8. In the present case however there was strictly speaking no dismissal of any complaint, As already pointed out, the Magistrate in the first instance refused to issue process in respect of the offence under Section 379, I.P.C. But subsequently after examining some of the prosecution witnesses, cited by the complainant he reviewed his previous order and proceeded with the trial in respect of that offence. Even if he had dismissed the complaint at the first stage the authorities cited above would justify his reviving the complaint without a fresh complaint and where there has been no such dismissal, the legality of his action seems to be beyond doubt. I may in this connection, refer to 'Baldeo Prasad v.
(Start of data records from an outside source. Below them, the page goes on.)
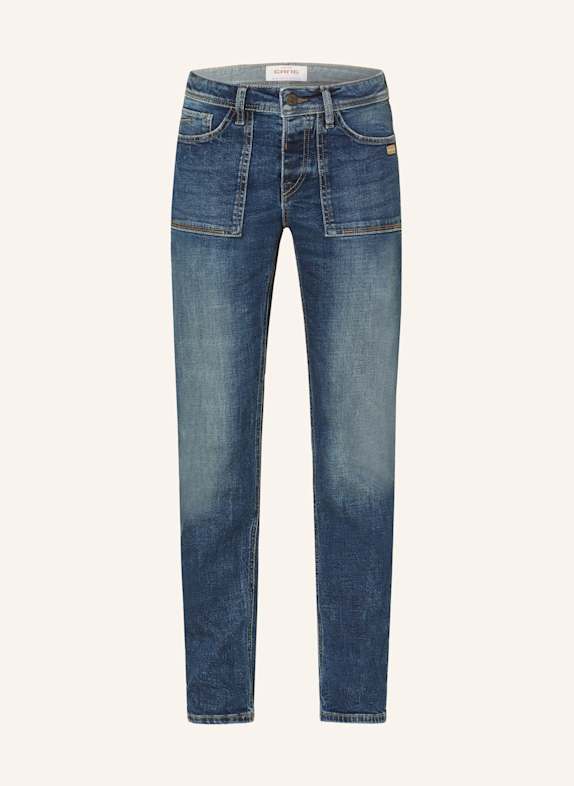 GANG Boyfriend jeans 94NICA WORKER 7794 celtic midblue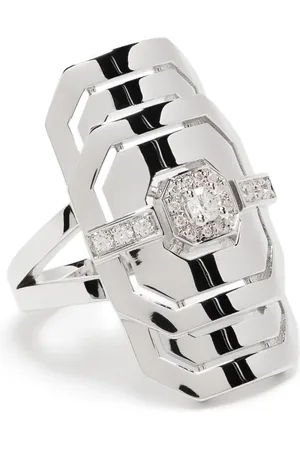Statement Anillo My Way con diamante
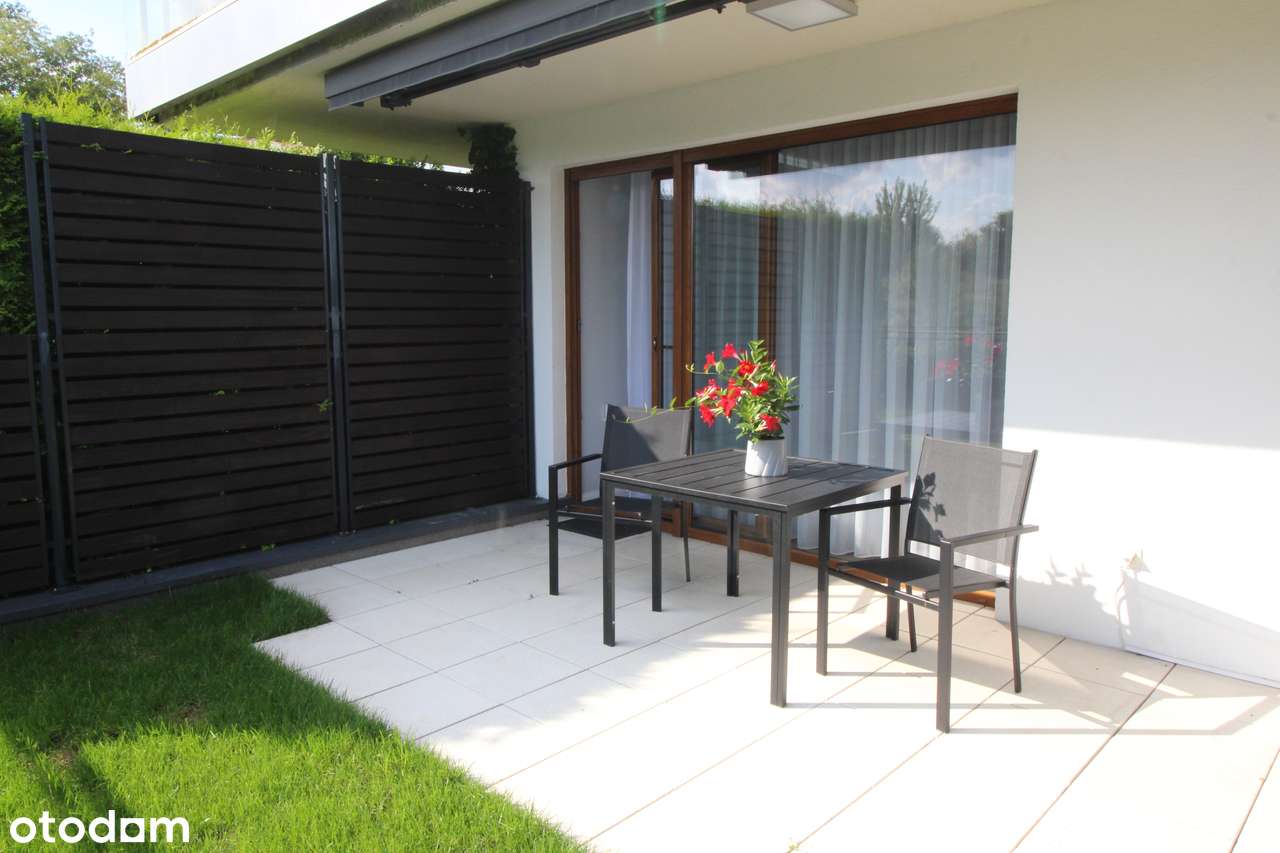 Toruń, Winnica, apartament 2-pokojowy 84,03 mkw., z ogródkiem-3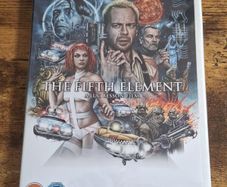 "The Fifth Element" (1997) DVD, Brand New and Sealed - free standard postage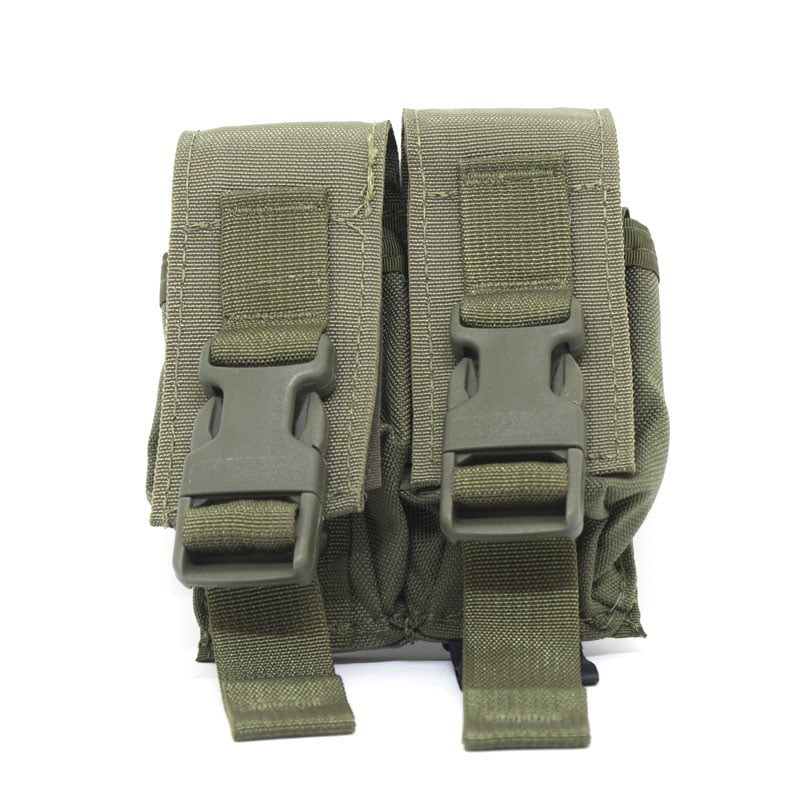 Double 40MM Grenade Pouch MOLLE - Sale - Extreme Outfitters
Emperor', AIR (20) 1933 Pat 297, where it was pointed out that once the parties are before the Court the Magistrate will deal with the accused for any offence disclosed by the evidence. NO separate complaint needed and a Magistrate can try the accused for any offence and is not limited to the offence specified in the complaint or police report. The entire case law on the subject has been fully reviewed therein and it has been pointed out by Dhavle, J., that where cognizance is taken on a complaint and a different offence is disclosed in the evidence the Magistrate may proceed to frame charge in respect of the new offence and that it would not amount to taking cognizance of the new offence under Clause (c) of Sub-section (1) of Section 190, Criminal P.C. Those observations apply with full force to the present case.
9. I am therefore satisfied that the petitioners were rightly convicted. The conviction and sentence are maintained and the revision petition is dismissed. The order for payment of compensation to the complainant under Section 545, Criminal P.C., passed by the Additional District Magistrate is also confirmed.